China sees progress on ‘structural issues’ during trade talks

The U.S. and Beijing made progress on "structural issues" during talks to resolve a trade dispute between the two countries, China’s commerce ministry said on Thursday, according to Reuters.

Ministry spokesman Gao Feng reportedly said during a news conference that the two sides made progress on issues including forced technology transfers, intellectual property, tariff barriers and cyber attacks.

Gao added that the talks between the two countries were “serious” and “honest," the news service reported.

Gao did not say when the two sides would meet again nor was there an indication of what the next concrete step in negotiations would be, according to media reports.

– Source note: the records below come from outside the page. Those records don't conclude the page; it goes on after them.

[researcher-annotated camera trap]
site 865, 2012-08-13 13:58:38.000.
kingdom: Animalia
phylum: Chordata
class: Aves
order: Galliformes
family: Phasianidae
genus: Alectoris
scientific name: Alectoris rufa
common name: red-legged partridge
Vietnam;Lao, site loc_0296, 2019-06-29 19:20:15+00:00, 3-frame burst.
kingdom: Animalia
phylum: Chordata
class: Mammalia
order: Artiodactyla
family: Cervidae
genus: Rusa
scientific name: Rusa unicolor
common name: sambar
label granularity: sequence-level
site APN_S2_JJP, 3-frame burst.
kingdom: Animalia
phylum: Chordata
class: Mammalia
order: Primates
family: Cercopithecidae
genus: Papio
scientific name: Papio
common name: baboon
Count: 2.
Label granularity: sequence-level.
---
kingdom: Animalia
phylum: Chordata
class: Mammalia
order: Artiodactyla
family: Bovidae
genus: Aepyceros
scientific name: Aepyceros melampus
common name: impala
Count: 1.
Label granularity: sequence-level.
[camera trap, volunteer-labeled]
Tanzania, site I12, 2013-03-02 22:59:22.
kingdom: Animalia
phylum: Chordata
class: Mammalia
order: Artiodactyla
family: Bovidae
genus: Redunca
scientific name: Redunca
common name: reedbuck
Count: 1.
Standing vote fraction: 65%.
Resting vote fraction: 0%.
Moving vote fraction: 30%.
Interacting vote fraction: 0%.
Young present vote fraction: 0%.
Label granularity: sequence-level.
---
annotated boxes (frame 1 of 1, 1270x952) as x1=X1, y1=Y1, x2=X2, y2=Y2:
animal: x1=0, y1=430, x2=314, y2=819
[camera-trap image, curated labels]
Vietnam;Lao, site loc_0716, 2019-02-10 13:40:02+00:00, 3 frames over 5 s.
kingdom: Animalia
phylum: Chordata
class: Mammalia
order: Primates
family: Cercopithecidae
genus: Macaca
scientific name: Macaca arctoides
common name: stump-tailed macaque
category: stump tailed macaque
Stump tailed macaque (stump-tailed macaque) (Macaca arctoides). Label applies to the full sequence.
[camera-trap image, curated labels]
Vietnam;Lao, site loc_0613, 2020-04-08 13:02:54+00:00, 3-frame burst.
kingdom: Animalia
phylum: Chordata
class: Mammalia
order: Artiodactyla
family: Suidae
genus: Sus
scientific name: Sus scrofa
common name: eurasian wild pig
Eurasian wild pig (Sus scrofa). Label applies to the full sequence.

“For the next step, work teams from both sides will continue to work hard and push forward consultations as originally planned,” Gao said.

Trade representatives from China and the U.S. met in Beijing for negotiations from Monday through Wednesday for negotiations to end the trade dispute that has seen the countries exchange tariffs over the last several months.

Deputy U.S. Trade Representative Jeffrey Gerrish led the U.S. delegation in the negotiations.

The meeting was the first between the two sides since President Trump and Chinese President Xi Jinping reached a 90-day trade truce during a Dec. 1 meeting in Argentina.

The U.S. Trade Representative’s (USTR) office said Wednesday that China vowed during the talks to buy a "substantial amount" of American goods and services.

"The talks also focused on China’s pledge to purchase a substantial amount of agricultural, energy, manufactured goods, and other products and services from the United States," the USTR said in a statement. "The United States officials conveyed President Trump’s commitment to addressing our persistent trade deficit and to resolving structural issues in order to improve trade between our countries."

The White House has pledged to increase tariffs on China in March if the countries don't come to an agreement before then.